In the entries below, filter for the word "Close" and copy every matching line.

__Short text fragments from websites__:
------
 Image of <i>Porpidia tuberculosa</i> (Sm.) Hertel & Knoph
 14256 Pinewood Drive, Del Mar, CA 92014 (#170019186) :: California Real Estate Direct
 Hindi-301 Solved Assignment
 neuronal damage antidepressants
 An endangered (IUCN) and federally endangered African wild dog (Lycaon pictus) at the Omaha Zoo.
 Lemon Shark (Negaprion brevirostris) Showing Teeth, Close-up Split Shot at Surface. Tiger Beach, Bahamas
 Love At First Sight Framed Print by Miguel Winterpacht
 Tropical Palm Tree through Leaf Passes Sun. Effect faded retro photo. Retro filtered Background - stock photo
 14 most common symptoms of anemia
------
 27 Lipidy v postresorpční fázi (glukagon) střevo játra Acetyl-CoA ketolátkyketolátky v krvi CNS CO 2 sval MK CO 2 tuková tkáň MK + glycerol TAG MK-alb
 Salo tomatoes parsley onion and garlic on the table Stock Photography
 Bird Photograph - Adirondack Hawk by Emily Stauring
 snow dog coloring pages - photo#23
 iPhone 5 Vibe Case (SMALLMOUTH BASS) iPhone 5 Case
------
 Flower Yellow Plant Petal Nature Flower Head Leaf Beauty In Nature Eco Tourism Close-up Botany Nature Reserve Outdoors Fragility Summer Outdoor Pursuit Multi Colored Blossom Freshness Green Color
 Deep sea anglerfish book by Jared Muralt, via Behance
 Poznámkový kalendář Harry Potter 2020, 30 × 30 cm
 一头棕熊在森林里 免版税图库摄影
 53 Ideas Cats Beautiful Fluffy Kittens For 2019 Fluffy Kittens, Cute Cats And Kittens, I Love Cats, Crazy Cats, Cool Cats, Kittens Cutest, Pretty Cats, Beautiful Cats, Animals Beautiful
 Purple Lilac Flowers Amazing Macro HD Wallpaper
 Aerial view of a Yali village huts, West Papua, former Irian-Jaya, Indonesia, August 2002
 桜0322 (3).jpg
------
__Task answer__:
 Lemon Shark (Negaprion brevirostris) Showing Teeth, Close-up Split Shot at Surface. Tiger Beach, Bahamas
 Flower Yellow Plant Petal Nature Flower Head Leaf Beauty In Nature Eco Tourism Close-up Botany Nature Reserve Outdoors Fragility Summer Outdoor Pursuit Multi Colored Blossom Freshness Green Color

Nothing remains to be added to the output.